▶ [Exercise prompt]
In all of the records below, substitute "tuft of grass" for "patch of grass" and leave every other word as it is. Write out the lines without the pictures.

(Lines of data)
——————
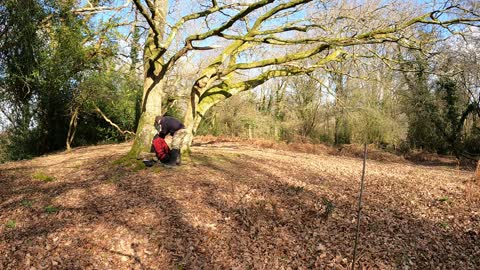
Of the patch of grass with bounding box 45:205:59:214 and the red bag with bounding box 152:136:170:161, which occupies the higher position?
the red bag with bounding box 152:136:170:161

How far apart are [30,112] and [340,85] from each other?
1565 centimetres

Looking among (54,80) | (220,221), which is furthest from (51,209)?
(54,80)

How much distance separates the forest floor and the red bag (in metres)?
0.45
——————
▶ [Result for this task]
Of the tuft of grass with bounding box 45:205:59:214 and the red bag with bounding box 152:136:170:161, which occupies the higher position?
the red bag with bounding box 152:136:170:161

How far apart are [30,112] and [340,85] from each other?
1565 centimetres

Looking among (54,80) | (220,221), which is furthest from (51,209)?
(54,80)

How much distance separates the forest floor and the red bag (in metres)?
0.45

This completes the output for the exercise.